Regarding performance, I have a rails app running on
JRuby and it’s actually slightly slower than MRI 1.8.

You may want to try 1.1.5…we’ve gotten reports that it’s quite a bit
faster than 1.1.4. At any rate, we’re making a big performance push
specifically targeted at Rails, which seems to do something we’re a bit
slower at. We’ll find it. Any information you can feed us (like specific
parts of the app that are slower, etc) would be of great help :slight_smile:

  • Charlie

#9

On Sat, Nov 15, 2008 at 7:52 PM, Stefan L.
removed_email_address@domain.invalid wrote:

  1. has an active community
    compatible but I’ve immediately hit a couple of errors and I
    it’s called ramaze.

Thats Kernel#acquire, Kernel#DIR, Symbol#/
and String#/. What’s wrong with a simple:

Ramaze::Utils.acquire_relative “*.rb”

There is nothing modular about putting arbitrary
utility methods into core classes!

Thanks for your feedback, I’ll address these things.
At least acquire will become Ramaze::acquire, I think the String#/ and
Symbol#/ are quite useless as well, given that File.join never changes
the separator no matter which platform, so we can deprecate them as
well.
But DIR, I will keep that one around, it’s a proposed feature
since quite some time and chances are high that it will be added to
ruby sometime in the future.

Please note that all methods added to core classes are kept in their
own modules and will never cause any overwrites of existing methods.
See http://github.com/manveru/ramaze/tree/master/lib/ramaze/snippets.rb

^ manveru


#10

2008/11/16 Peter B. removed_email_address@domain.invalid:

I’m just curious, why would you use 1.9 if JRuby has rails support?

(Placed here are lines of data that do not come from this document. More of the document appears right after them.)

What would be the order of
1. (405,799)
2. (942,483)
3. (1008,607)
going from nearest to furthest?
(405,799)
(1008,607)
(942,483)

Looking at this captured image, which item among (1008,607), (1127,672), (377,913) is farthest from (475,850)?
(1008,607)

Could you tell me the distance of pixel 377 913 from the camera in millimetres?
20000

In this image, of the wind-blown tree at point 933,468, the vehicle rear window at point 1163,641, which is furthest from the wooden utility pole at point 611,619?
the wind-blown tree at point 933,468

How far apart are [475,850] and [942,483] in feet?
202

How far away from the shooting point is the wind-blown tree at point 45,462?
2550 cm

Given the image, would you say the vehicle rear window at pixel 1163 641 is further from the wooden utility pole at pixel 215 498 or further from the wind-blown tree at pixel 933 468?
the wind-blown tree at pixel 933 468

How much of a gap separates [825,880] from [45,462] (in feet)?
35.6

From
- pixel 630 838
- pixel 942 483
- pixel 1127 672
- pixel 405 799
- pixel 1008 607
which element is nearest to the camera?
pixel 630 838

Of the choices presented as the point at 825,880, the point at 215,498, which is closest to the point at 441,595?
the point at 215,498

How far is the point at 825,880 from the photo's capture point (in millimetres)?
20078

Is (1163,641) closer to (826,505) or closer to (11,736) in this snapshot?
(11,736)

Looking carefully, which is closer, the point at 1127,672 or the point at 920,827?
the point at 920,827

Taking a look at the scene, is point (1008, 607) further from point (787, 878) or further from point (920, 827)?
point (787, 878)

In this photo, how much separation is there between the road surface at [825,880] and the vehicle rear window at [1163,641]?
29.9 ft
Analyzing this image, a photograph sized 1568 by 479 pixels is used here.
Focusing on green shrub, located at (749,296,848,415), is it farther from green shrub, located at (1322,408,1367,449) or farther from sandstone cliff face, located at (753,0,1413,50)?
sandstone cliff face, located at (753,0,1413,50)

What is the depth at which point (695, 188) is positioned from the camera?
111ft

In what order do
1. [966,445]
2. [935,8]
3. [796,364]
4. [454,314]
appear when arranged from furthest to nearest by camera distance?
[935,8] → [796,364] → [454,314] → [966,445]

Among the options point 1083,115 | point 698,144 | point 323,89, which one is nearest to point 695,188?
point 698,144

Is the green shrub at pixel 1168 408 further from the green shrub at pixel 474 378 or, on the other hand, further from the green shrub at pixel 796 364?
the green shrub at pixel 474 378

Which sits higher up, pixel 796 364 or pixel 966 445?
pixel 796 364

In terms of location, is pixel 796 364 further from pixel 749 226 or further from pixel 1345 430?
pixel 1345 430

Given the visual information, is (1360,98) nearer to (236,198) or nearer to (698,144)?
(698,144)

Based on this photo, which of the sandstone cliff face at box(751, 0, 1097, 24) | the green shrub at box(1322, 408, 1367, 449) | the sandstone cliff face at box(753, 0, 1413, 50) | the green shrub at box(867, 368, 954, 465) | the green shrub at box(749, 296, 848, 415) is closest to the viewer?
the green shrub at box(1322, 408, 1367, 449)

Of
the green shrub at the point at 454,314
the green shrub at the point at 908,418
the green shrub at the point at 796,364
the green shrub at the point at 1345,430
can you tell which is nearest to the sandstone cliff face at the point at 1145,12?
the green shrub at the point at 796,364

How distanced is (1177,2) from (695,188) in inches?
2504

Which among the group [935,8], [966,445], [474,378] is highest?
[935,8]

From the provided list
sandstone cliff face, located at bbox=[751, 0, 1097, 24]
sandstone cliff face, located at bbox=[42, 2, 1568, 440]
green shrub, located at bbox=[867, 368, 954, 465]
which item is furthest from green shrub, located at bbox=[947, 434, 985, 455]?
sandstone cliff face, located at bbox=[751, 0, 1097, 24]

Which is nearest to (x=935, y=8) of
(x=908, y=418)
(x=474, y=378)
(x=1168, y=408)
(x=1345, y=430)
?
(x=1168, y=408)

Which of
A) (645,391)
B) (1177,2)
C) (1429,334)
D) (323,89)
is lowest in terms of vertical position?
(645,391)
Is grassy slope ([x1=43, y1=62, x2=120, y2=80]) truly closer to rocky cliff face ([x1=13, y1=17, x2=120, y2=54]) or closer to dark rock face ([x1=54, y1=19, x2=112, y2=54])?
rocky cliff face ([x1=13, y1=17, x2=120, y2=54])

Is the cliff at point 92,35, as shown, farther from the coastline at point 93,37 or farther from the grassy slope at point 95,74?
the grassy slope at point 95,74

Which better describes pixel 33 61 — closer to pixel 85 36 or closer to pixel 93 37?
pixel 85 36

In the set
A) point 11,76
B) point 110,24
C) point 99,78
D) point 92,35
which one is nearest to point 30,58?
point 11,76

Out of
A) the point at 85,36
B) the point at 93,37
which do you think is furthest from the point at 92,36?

The
support tools, native threads and performance would seem compelling (I’m
still on 1.8.6).

There’s Ruby 1.9, the language and then there are
implementations. JRuby lags behind in 1.9 compatibility
(understandably, because 1.9 has been in flux until very
recently).

Ruby 1.9 has some nice features like the encoding support
and the earlier the Ruby community migrates, the better.

Regarding performance, I have a rails app running on
JRuby and it’s actually slightly slower than MRI 1.8.